India is eyeing to make it necessary for fertilizer plants and oil refineries to utilize green hydrogen as it plans to minimize the country’s dependence on fossil fuels.
According to ‘Mint‘, the Union cabinet formulated a draft note that stated fertilizer plants and oil refineries might have to utilize green hydrogen to satisfy 0.15 per cent of their total hydrogen requirement from the year 2023-24. It further added that the industries will have to maximize it up to a tenth of their total requirement within the next six years.
Indian companies, namely Reliance Industries Limited have been preparing to leverage the opportunities presented by the transition to cleaner energy. Earlier, RIL have also disclosed that as a part of its pivot towards clean energy, its plans to build an electrolyser giga factory and a fuel cell giga factory.
The government look forward to implement the Green Hydrogen Consumption Obligation (GHCO) in fertilizer production and petroleum refining, as it was done with renewable purchase obligation. Renewable Purchase obligation’s needs electricity distribution companies to purchase a fixed amount of renewable energy to reduce the dependence on fossil fuels. In accordance to the proposal, India’s total hydrogen demand is assumed to reach 11.7 million metric tonnes by 2029-2030 from 6.7 million metric tonne.

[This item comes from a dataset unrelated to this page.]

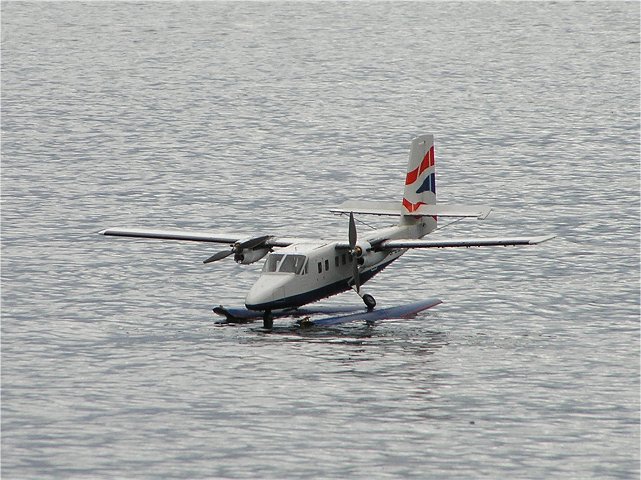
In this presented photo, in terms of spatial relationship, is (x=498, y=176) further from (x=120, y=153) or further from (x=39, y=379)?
(x=39, y=379)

India’s plan will be to leverage scale for its ambitious green hydrogen plan in the favour of its renewable energy programme, facilitating the country to run the world’s largest clean energy programme.
As per the draft cabinet note, GHCO is expected to be increased from 0.15 per cent in 2023-24 to 0.25 per cent and 0.5 per cent in 2024-25 and 2025-26 respectively. Following, it might be increased to 1.5 per cent, 3.5 per cent and 6.5 per cent in the next successive years. According to reports, the draft cabinet note have been circulated by the ministry of new and renewable energy (MNRE) to the departments of fertilizers, heavy industries, science and technology, economic affairs, promotion of industry and internal trade, revenue, NITI Aayog along with minister of petroleum and natural gas, power, road transport and highway.

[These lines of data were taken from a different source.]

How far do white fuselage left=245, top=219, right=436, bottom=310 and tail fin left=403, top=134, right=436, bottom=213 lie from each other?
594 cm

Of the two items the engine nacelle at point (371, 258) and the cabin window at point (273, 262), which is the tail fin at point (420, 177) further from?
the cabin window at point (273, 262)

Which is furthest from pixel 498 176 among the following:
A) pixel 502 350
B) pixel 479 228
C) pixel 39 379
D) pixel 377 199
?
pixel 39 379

An MRNE official stated, “The proposal for mandating green hydrogen consumption by fertilizer producer and petroleum refineries is under consultation. Details of quantum of mandate share, required renewable energy capacity etc are yet to be firmed up.” As far as the data are concerned around 54 per cent or 3.6 mmt of country’s annual hydrogen consumption of 6.7 mmt is used in petroleum refining and the remaining in fertilizer production.

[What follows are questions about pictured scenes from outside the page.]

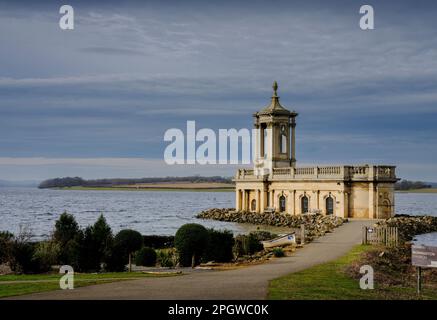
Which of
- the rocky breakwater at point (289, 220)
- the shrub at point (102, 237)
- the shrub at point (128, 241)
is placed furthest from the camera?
the rocky breakwater at point (289, 220)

The green hydrogen produced by electrolysis costs around Rs 350 per kg at present, and the plan is to reduce it to Rs 160 per kg by 2029-30. The government further aims to stretch the production linked incentives scheme for manufacturing electrolysers to produce green hydrogen.
Green hydrogen is produced by splitting water into hydrogen and oxygen with the use of an electrolyser that may b e powered up electricity from the renewable energy source like wind and solar.